A knowledge forest is a large group of knowledge trees planted together. One interesting fact about the knowledge forest is that there can be entanglement between the trees. In theory, the connection between different nodes and leaves can be arbitrary (e.g., a link between a leaf of one tree and a root of another tree). Effectively, if we add dashed links, the knowledge forest “sort of” becomes a knowledge graph. However, it is the individual knowledge tree that matters.
For example, the dashed line represents a link between the MACI tree and the zk-Snark tree.
The leaves of knowledge trees connect to existing articles / videos / resources on the Web. Therefore, the layers above those leaves are the layers of structural information or understanding.
What we can do with the knowledge forest is completely open. Probably the most important thing we should think about is the ecosystem of a collaborative knowledge base from the beginning. There might be a lot of things that we want to do with a knowledge forest, name three examples here:
- Visualize the knowledge trees and the knowledge forest
- Navigate through the knowledge forest via dashed links
- Find clusters of knowledge trees
Build a DAO, not a Non-profit Organization
Non-profit organizations can make things happen, but DAOs can make things great. The idea here is to map the set of tree operations to a set of incentives. The more standardized the meta-operations are, the more scalable the DAO can coordinate its members.
In the case of knowledge trees, a contributor of the DAO can create a root (equal to “create / plant a tree”), add a knowledge path (“grow the tree”), and add reference links to tree leaves. An incentive mechanism creates a set of rules to reward those community contributors who take verifiable actions to plan and grow knowledge trees.
At the same time, a review committee (or a review community) is important for planning and quality control. The coordination and incentivization of a DAO have been experimented extensively (e.g., the DAOrayaki DAO), and similar structures can be implemented here.
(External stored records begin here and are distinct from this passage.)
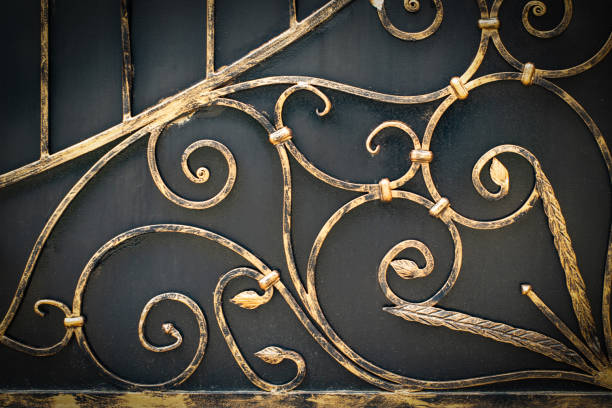 istock Wrought-iron gates, ornamental forging, forged elements close-up. 1147790095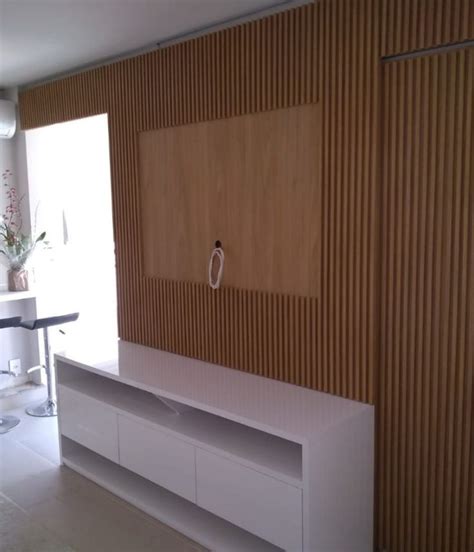 An Empty Room With Wooden Paneling On The Wall And White Furniture In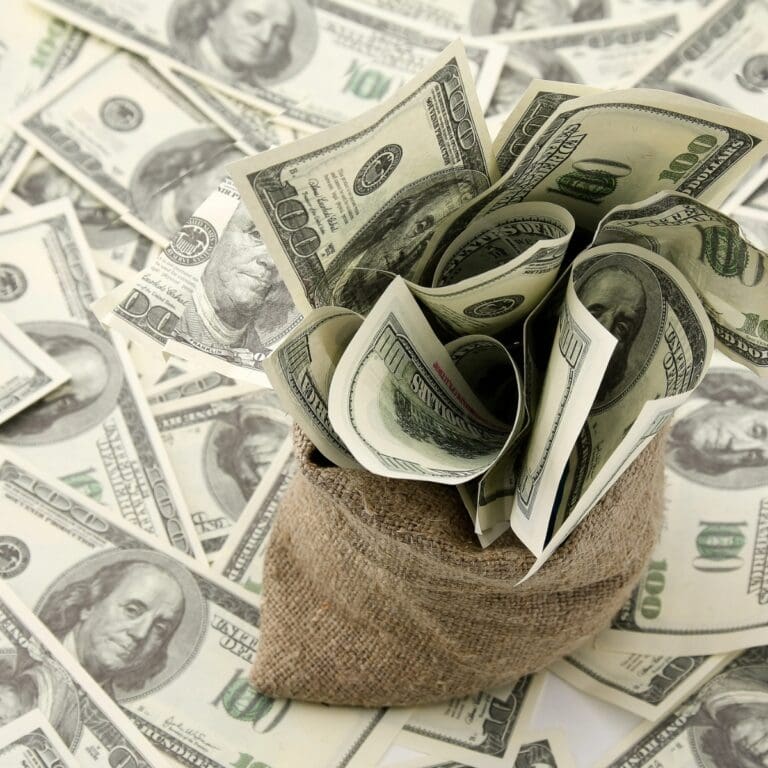 Money bag with $100 bills.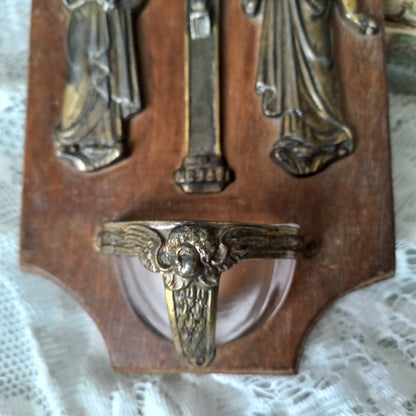 Wall-mounted vintage/antique religious wall decor with metal crucifix and religious figures, and a glass Holy Water font mounted to a wooden base. A great piece of original religious decor from France.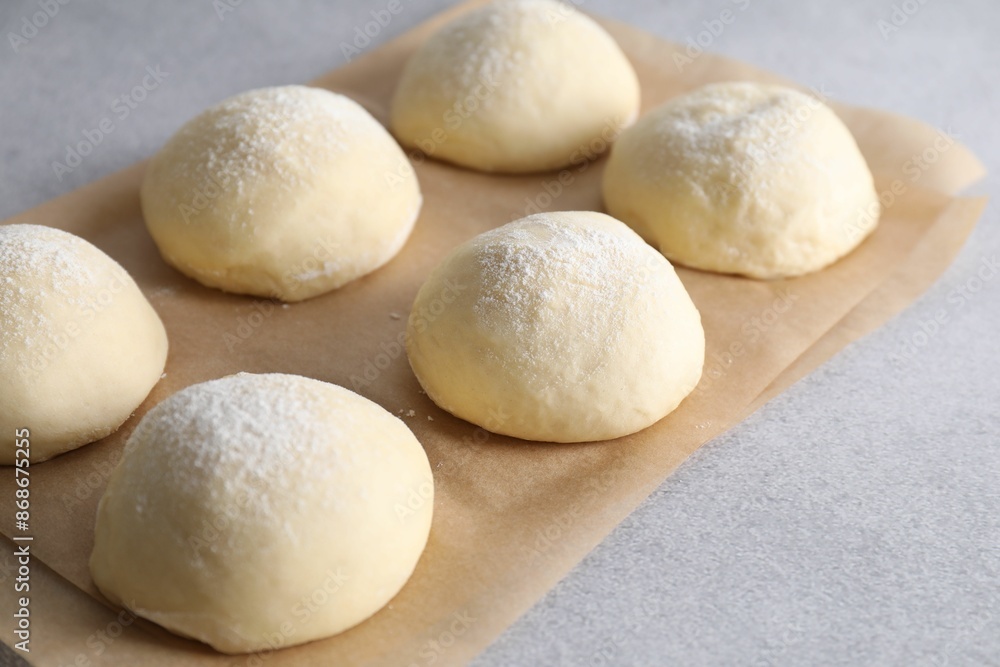 Raw dough balls on light grey table Raw dough balls on light grey table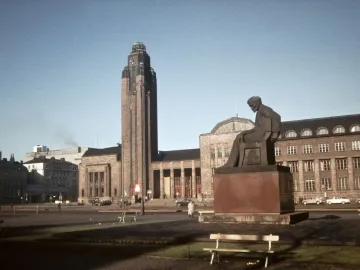 The Aleksis Kivi Memorial, a dark seated statue of a bowed man on a reddish-brown pedestal in a city plaza.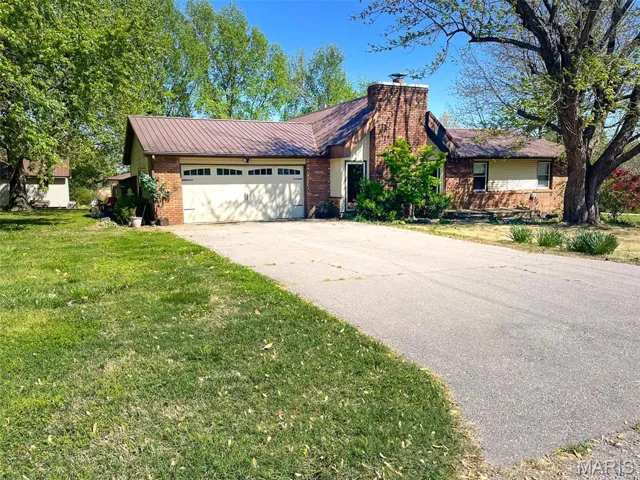 Ranch-style home with a front yard, an attached garage, a chimney, brick siding, and driveway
Knowledge Forest vs. Knowledge Graph
When we learn new concepts and acquire knowledge, trees are easier to understand. For any specific topic, it’s intuitively easy for a human to understand the structure of knowledge in trees, because there is no loop in a tree, and if the depth of a tree is limited to a certain level, it is much easier for human brains to process and remember.
In addition, knowledge graph representations are limited in terms of representing fuzzy or vague connections between nodes of knowledge (same problem with the common sense knowledge representation).
It doesn’t mean knowledge trees are always better than knowledge graphs. When it comes to storytelling, a knowledge graph is much more useful than knowledge trees (e.g., a graph of all Greek mythologies). There are actually many existing tools (1 2) to build knowledge graphs, but I’m surprised that most of them are becoming SaaS companies.
There are tons of details that a team of BUIDLers who work on an actual implementation of knowledge trees and knowledge forest – the data structure, product design, contribution & incentive details, UI, etc.. Despite everything, if a knowledge forest is to be built, I feel that in general it should be built as a public good to organize knowledge and open it to all human beings in the world. But let’s see what the Dora community comes up with!
The idea is to build a new kind of knowledge base on top of the existing Web infrastructures (like Wikipedia and more), and make it available for all human beings so that the complexity of understanding abstract knowledge can be maximally reduced (routing through a knowledge graph like the Web or Wikipedia can be as complex as O(nlog(n)), but a tree of n nodes only has depth of log(n), making navigation much easier). Coordinating with contributors in a DAO and using advanced crypto-native incentives to ensure sustainability of the organization. The idea in this article is in no way complete, there is plenty of space for discussion and improvement, and there are a lot of engineering and product problems to be thought of if some team wants to turn it into a reality.